● AANGELEVERDE PASSAGE:
In hoger beroep stelt appellant zich op het standpunt dat zijn functie per 1 januari 1999 niet is veranderd zodat hij werknemer in de zin van de WW is gebleven. Voorts wijst appellant erop dat hij volledig arbeidsongeschikt werd geacht voor zijn werk als franchisenemer en dat hij slechts een klein deel van dat werk, met name administratieve werkzaamheden, voorzover mogelijk heeft voortgezet omdat VNU Tijdschriften hem aan het contract hield en omdat hij - inmiddels 63 jaar - anders verstoken zou zijn van inkomsten. Het franchisecontract is per 1 januari 2001 beëindigd.

● UIT TE VOEREN TAKEN:
(a) Op welke datum is volgens de passage over het hoger beroep het franchisecontract beëindigd?
(b) Schrijf een vervolg op de passage over het hoger beroep, te beginnen na de laatste zin.
De lijst hierna komt uit een andere bron.

Opgeslagen gegevens:
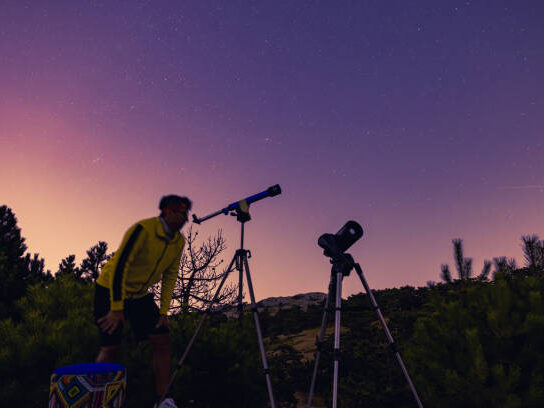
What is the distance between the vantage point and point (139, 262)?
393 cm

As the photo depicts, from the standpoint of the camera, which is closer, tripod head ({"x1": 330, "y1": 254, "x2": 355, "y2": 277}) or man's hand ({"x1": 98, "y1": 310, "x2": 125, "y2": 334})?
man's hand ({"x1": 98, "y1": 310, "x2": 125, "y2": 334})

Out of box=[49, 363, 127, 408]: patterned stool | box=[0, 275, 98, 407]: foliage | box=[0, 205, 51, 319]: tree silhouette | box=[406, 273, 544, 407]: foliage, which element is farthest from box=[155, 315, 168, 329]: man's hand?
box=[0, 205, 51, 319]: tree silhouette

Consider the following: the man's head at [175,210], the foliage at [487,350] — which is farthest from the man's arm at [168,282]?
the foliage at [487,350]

● GEGEVEN ANTWOORDEN:
(a) Per 1 januari 2001.

(b)
De Raad stelt voorop dat de eerste grief van appellant ziet op de vraag of hij per 1 januari 1999 verplicht verzekerd was. Die vraag was in geding in eerdergenoemde zaak tussen partijen, waarin de Raad bij uitspraak van 24 februari 2005 op het hoger beroep van appellant de uitspraak van de rechtbank heeft vernietigd, het beroep tegen het besluit op bezwaar gegrond heeft verklaard, dat besluit heeft vernietigd en heeft bepaald dat gedaagde een nieuw besluit op bezwaar neemt met inachtneming van de uitspraak van de Raad. De Raad zal thans dan ook uitgaan van de beëindiging van de verzekeringsplicht per 1 januari 1999. Mocht alsnog komen vast te staan dat aan het thans in geding zijnde besluit op bezwaar ten onrechte ten grondslag ligt dat appellant sedert 1 januari 1999 niet meer verplicht verzekerd was, dan kan appellant aan gedaagde verzoeken terug te komen van dat besluit.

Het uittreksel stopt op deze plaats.